Dataset entries
··········

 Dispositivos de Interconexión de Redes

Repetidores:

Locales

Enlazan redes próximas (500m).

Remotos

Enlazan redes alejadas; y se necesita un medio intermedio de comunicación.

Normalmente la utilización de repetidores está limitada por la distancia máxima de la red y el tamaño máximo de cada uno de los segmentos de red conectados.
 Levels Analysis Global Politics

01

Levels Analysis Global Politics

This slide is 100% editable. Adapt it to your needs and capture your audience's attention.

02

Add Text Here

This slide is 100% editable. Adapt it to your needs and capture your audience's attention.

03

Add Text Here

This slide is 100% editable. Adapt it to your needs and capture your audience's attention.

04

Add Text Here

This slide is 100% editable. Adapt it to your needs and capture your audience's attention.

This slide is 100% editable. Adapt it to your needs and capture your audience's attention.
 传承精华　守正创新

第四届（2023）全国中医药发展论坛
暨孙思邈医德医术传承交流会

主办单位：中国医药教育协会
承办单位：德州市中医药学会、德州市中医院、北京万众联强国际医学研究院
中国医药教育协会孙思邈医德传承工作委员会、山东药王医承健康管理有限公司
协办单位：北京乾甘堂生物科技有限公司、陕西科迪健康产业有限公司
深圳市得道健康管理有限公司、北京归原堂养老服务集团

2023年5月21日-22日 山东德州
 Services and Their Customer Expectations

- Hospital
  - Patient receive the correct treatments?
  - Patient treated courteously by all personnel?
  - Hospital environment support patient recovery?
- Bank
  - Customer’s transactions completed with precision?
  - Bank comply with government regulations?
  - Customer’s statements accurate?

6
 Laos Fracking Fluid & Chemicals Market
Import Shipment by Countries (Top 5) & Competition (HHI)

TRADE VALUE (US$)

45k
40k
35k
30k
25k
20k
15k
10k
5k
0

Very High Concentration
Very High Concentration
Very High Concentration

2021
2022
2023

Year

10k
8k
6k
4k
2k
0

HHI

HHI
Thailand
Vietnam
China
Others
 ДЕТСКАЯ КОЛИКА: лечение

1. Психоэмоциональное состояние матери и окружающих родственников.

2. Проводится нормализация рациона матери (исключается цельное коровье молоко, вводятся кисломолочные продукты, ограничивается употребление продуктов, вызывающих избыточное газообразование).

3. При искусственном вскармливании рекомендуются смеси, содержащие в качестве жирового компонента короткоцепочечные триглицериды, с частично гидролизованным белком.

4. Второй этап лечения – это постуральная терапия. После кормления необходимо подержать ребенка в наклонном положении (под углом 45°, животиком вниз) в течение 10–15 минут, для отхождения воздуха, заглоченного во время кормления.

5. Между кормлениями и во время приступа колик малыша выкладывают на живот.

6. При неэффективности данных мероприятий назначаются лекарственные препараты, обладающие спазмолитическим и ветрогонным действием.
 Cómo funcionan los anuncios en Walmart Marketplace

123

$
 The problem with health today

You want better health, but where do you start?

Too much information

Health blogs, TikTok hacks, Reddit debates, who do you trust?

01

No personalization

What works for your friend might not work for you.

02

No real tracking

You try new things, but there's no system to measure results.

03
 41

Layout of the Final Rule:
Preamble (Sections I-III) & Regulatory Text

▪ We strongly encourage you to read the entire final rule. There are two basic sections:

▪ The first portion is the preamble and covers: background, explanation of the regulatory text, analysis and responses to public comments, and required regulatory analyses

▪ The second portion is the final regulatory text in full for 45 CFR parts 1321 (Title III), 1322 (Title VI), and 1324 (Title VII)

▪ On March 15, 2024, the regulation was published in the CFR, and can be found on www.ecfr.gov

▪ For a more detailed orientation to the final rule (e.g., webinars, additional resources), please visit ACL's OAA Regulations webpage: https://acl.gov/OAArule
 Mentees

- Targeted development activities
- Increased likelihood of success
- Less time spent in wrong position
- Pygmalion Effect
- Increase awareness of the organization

··········

TASK TO CARRY OUT: The response must contain every entry, each one identical to the original.

YOUR RESPONSE:
 Dispositivos de Interconexión de Redes

Repetidores:

Locales

Enlazan redes próximas (500m).

Remotos

Enlazan redes alejadas; y se necesita un medio intermedio de comunicación.

Normalmente la utilización de repetidores está limitada por la distancia máxima de la red y el tamaño máximo de cada uno de los segmentos de red conectados.
 Levels Analysis Global Politics

01

Levels Analysis Global Politics

This slide is 100% editable. Adapt it to your needs and capture your audience's attention.

02

Add Text Here

This slide is 100% editable. Adapt it to your needs and capture your audience's attention.

03

Add Text Here

This slide is 100% editable. Adapt it to your needs and capture your audience's attention.

04

Add Text Here

This slide is 100% editable. Adapt it to your needs and capture your audience's attention.

This slide is 100% editable. Adapt it to your needs and capture your audience's attention.
 传承精华　守正创新

第四届（2023）全国中医药发展论坛
暨孙思邈医德医术传承交流会

主办单位：中国医药教育协会
承办单位：德州市中医药学会、德州市中医院、北京万众联强国际医学研究院
中国医药教育协会孙思邈医德传承工作委员会、山东药王医承健康管理有限公司
协办单位：北京乾甘堂生物科技有限公司、陕西科迪健康产业有限公司
深圳市得道健康管理有限公司、北京归原堂养老服务集团

2023年5月21日-22日 山东德州
 Services and Their Customer Expectations

- Hospital
  - Patient receive the correct treatments?
  - Patient treated courteously by all personnel?
  - Hospital environment support patient recovery?
- Bank
  - Customer’s transactions completed with precision?
  - Bank comply with government regulations?
  - Customer’s statements accurate?

6
 Laos Fracking Fluid & Chemicals Market
Import Shipment by Countries (Top 5) & Competition (HHI)

TRADE VALUE (US$)

45k
40k
35k
30k
25k
20k
15k
10k
5k
0

Very High Concentration
Very High Concentration
Very High Concentration

2021
2022
2023

Year

10k
8k
6k
4k
2k
0

HHI

HHI
Thailand
Vietnam
China
Others
 ДЕТСКАЯ КОЛИКА: лечение

1. Психоэмоциональное состояние матери и окружающих родственников.

2. Проводится нормализация рациона матери (исключается цельное коровье молоко, вводятся кисломолочные продукты, ограничивается употребление продуктов, вызывающих избыточное газообразование).

3. При искусственном вскармливании рекомендуются смеси, содержащие в качестве жирового компонента короткоцепочечные триглицериды, с частично гидролизованным белком.

4. Второй этап лечения – это постуральная терапия. После кормления необходимо подержать ребенка в наклонном положении (под углом 45°, животиком вниз) в течение 10–15 минут, для отхождения воздуха, заглоченного во время кормления.

5. Между кормлениями и во время приступа колик малыша выкладывают на живот.

6. При неэффективности данных мероприятий назначаются лекарственные препараты, обладающие спазмолитическим и ветрогонным действием.
 Cómo funcionan los anuncios en Walmart Marketplace

123

$
 The problem with health today

You want better health, but where do you start?

Too much information

Health blogs, TikTok hacks, Reddit debates, who do you trust?

01

No personalization

What works for your friend might not work for you.

02

No real tracking

You try new things, but there's no system to measure results.

03
 41

Layout of the Final Rule:
Preamble (Sections I-III) & Regulatory Text

▪ We strongly encourage you to read the entire final rule. There are two basic sections:

▪ The first portion is the preamble and covers: background, explanation of the regulatory text, analysis and responses to public comments, and required regulatory analyses

▪ The second portion is the final regulatory text in full for 45 CFR parts 1321 (Title III), 1322 (Title VI), and 1324 (Title VII)

▪ On March 15, 2024, the regulation was published in the CFR, and can be found on www.ecfr.gov

▪ For a more detailed orientation to the final rule (e.g., webinars, additional resources), please visit ACL's OAA Regulations webpage: https://acl.gov/OAArule
 Mentees

- Targeted development activities
- Increased likelihood of success
- Less time spent in wrong position
- Pygmalion Effect
- Increase awareness of the organization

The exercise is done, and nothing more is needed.